July 11, 2012

Judge allows statements by Brett Seacat at murder trial

Statements Brett Seacat made to law enforcement on at least five occasions will be allowed during testimony at his murder trial in December, a Kingman County judge ruled Wednesday.

Statements Brett Seacat made to law enforcement on at least five occasions will be allowed during testimony at his murder trial in December, a Kingman County judge ruled Wednesday.

The statements — made during interviews or interactions with authorities on April 30, May 12 and May 13 — are admissible, Judge Larry Solomon said, because Seacat was properly informed of his rights, spoke voluntarily and had not been coerced or threatened during interviews. Seacat was not under arrest at the time, witnesses testified.

“There is nothing in the record to indicate that the defendant’s mental condition” was in question on the dates of any of the interviews, Solomon said.

Seacat is charged with first-degree murder in the shooting death of his wife, 34-year-old Vashti Seacat on April 30, 2011. He also faces charges of aggravated arson for allegedly setting fire to the couple’s Kingman house and two counts of child endangerment.

Referring to a lengthy May 12 interview with KBI special agent David Falletti where Seacat spoke of his marriage, law enforcement career and the events leading up to Vashti’s death, Solomon said: “Seven and a half hours is a lengthy time, I would agree, however it was during the daytime and breaks were allowed as requested. … There is nothing to indicate that this interview was unfair or otherwise inappropriate.”

Witnesses testifying Wednesday used phrases like “calm and collected” and “not distraught” to describe Seacat’s demeanor during the hours and days following his wife’s death.

“Mr. Seacat appeared to me that he was relaxed,” testified Kingman Police Chief Marc Holloway, who interviewed Seacat twice the day his wife died. “He never had problems answering questions and was not emotional.”
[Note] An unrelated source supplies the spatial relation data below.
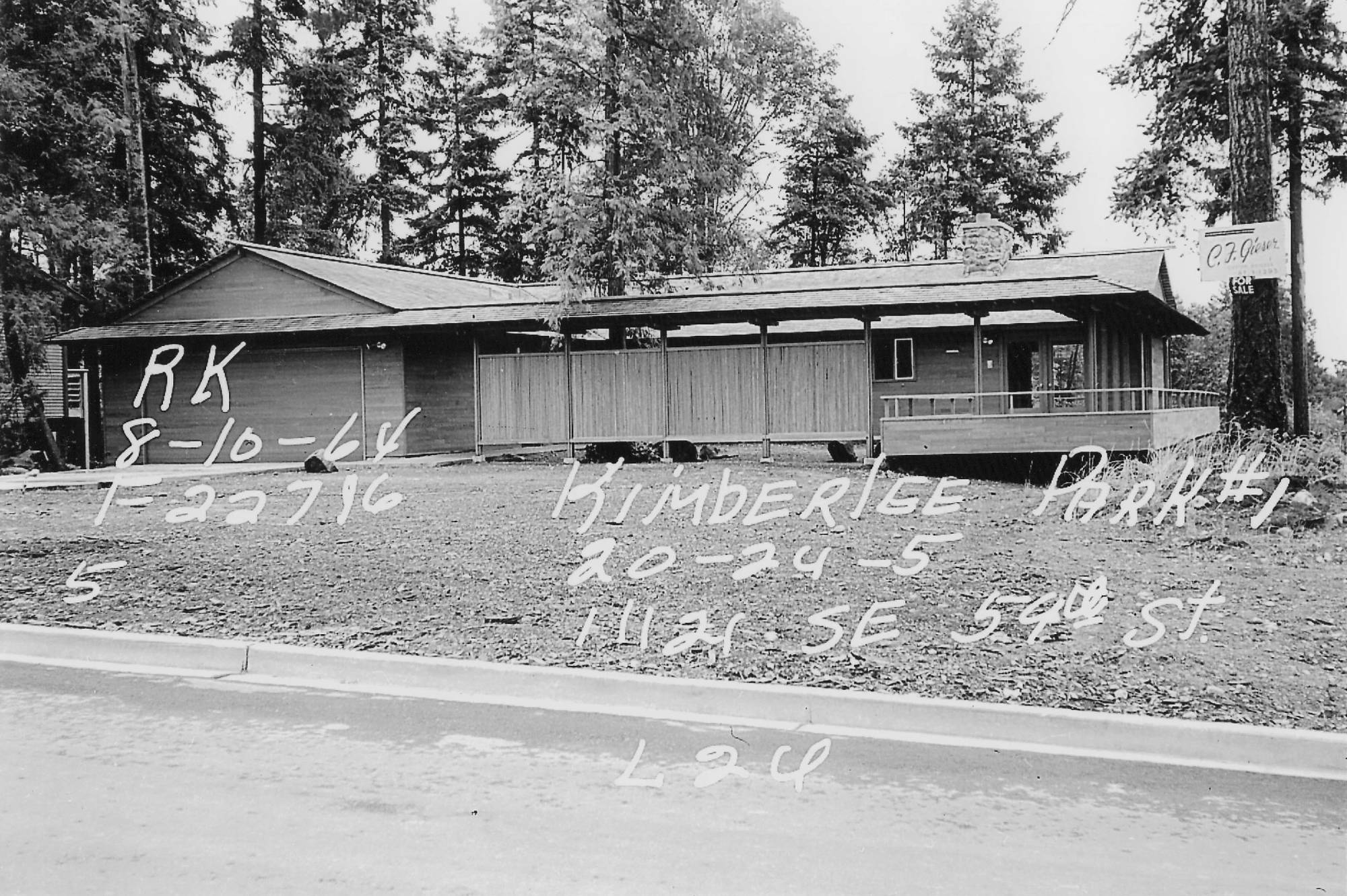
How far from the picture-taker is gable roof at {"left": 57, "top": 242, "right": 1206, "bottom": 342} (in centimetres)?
2078

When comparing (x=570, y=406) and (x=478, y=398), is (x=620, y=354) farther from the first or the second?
(x=478, y=398)

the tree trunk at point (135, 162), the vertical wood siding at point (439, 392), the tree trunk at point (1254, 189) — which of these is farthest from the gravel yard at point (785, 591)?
the tree trunk at point (135, 162)

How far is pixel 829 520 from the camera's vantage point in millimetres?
12398

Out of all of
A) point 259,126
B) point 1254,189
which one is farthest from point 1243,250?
point 259,126

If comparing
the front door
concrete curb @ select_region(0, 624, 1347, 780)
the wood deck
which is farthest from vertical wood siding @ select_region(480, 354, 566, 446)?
concrete curb @ select_region(0, 624, 1347, 780)

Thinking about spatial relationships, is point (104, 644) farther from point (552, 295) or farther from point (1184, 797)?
point (552, 295)

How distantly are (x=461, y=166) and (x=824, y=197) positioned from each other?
13373mm

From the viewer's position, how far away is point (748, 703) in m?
6.94

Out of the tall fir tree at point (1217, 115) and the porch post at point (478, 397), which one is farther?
the tall fir tree at point (1217, 115)

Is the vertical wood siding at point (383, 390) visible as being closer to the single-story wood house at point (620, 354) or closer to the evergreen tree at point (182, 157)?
the single-story wood house at point (620, 354)

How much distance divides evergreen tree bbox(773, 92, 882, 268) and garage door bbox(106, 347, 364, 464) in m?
19.0

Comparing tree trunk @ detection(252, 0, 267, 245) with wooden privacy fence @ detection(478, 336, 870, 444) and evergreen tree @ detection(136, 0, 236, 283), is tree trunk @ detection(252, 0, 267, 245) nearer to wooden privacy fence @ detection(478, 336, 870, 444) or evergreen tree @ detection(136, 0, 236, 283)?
evergreen tree @ detection(136, 0, 236, 283)

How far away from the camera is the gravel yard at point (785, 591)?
7340mm

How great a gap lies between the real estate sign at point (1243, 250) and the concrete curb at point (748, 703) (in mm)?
7269
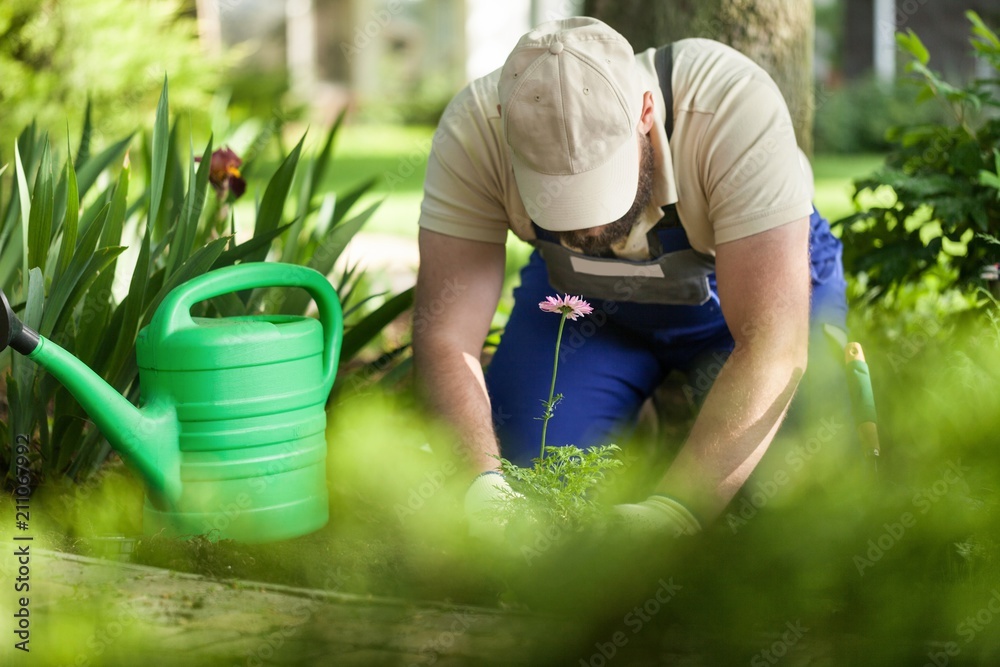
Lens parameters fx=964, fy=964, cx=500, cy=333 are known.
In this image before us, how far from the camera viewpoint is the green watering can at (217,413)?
4.85 feet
KBI special agent Brian Carroll also recalled Seacat as “calm and reserved” when he executed a search warrant for his clothing and other personal affects that same day.

“Did he appear distraught to you?” assistant state attorney general Amy Hanley asked, referring to Seacat.

“No,” Carroll said.

“Did he appear to understand what was going on?”


Solomon reserved ruling on any statements made by Seacat to Holloway on April 30 and May 4 that may be logged on a hand-held audio recorder. During cross-examination by defense, Holloway testified to recording the second of his April 30 interviews, then withdrew his claim after counsel reviewed the device’s contents during a short recess and found no files dated before May 4.

“I believe I was wrong,” Holloway said when he was recalled to testify after court reconvened.

The recorder was turned over to Falletti after counsel determined it contained several interviews that may have bearing on the case, including a 17-minute recording dated May 4. The KBI will make copies of the recording and turn them over to counsel, according to attorneys.

Prosecutors say they were not aware of the recorder’s existence.

Solomon is expected to rule on the admissibility of any relevant statements found on the device at a later date. Attorney Roger Falk said the defense may subpoena all hand-held recording devices used by the Kingman Police Department to search for additional interviews currently unknown to counsel.

Seacat will be back in court on Aug. 22 for a hearing to determine whether statements both Brett and Vashti Seacat made to others about their relationship will be admissible in court, said Ron Keefover, spokesman for the Office of Judicial Administration. Final pretrial motions are scheduled for Nov. 13. The trial is to begin Dec. 3.

Seacat was an instructor at the Kansas Law Enforcement Training Center at the time of his wife’s death. He is also a former Sedgwick County sheriff’s deputy. He is being held in Kingman County Jail on $1 million bond.